Getting From Idea To Product
Contributed by Marty Abbott
From the “C”-suite offices to the product manager’s desk, everyone seems to be frustrated with time to market as measured from the initial idea to the launch of the product. At one level, the frustration is understandable as nearly every organization has something they can do to improve time to market.
That said, unrealistic expectations stemming from a frustration over why things can’t happen overnight is an all too common problem that can be damaging to an organization. Unrealistic expectations can cause low morale and frustrations that ultimately lead to employee turnover, delays in product schedules and lost opportunities.
In our experience the problem behind unrealistic expectations often stems from a limited understanding of the product development process, and the misguided notion that the combined phases of product discovery, product engineering and product release should somehow take less time than the time it took to generate the initial idea: “I explained my idea three weeks ago. Where is the product and when do we launch?” This notion often isn’t stated out loud and if discussed in a group it even sounds ludicrous, but it exists nonetheless in the minds of many C level executives.

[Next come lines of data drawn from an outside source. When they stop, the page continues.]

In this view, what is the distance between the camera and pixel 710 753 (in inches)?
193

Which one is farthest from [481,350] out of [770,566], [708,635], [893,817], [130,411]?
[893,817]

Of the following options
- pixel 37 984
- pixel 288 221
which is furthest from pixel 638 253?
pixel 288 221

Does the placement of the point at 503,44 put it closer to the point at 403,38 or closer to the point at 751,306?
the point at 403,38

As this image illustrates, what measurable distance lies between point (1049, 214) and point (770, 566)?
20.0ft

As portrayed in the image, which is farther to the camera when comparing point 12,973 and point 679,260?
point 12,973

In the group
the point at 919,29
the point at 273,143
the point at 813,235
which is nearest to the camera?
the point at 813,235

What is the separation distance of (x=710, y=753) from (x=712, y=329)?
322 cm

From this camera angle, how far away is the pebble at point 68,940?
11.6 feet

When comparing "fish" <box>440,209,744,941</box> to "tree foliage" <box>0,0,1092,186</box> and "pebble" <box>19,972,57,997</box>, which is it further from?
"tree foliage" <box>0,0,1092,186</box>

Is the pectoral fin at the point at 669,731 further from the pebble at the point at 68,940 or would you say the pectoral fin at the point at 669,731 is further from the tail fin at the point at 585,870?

Good ideas are extremely valuable, and yours might be so brilliant that it creates significant strategic differentiation; creating barriers to entry for competitors and prohibitive switching costs for customers thinking of moving from your products. Your idea may be the result of endless hours of analysis and insight – but you must recognize that your idea and the desire to implement it is a form of demand generation for services from your product and engineering teams.
This “demand” generation is akin to deciding that you want to build a house with certain amenities. While we all understand that it takes time to build a house when considering the discovery phase (is our house feasible on the plot of land and with the local regulations, and is there a builder who can build it to our expectations?), architectural phase (a combination of designing the house and planning for the construction) and building phase (the engineering or construction of the house), we somehow have a hard time understanding that these concepts apply to your products and services as well.
None of this is meant as an excuse to have low standards, or a reason to not hold your team to an aggressive schedule of shareholder wealth creation. In fact, we argue for just the opposite. But understanding that even the most brilliant of ideas costs much less in time and money to “ideate” than to explore, specify, implement and deploy in systems and software is a good step towards creating aggressive yet realistic targets.
Ask for detailed plans and question the details until you are comfortable. Drive to the earliest possible date, but create that date from good analysis and good planning, and drive and challenge your team to create the best possible date from good data. Remember – if your idea can be implemented overnight, it can probably be copied in 2 nights by your competitors. True value creation can take time.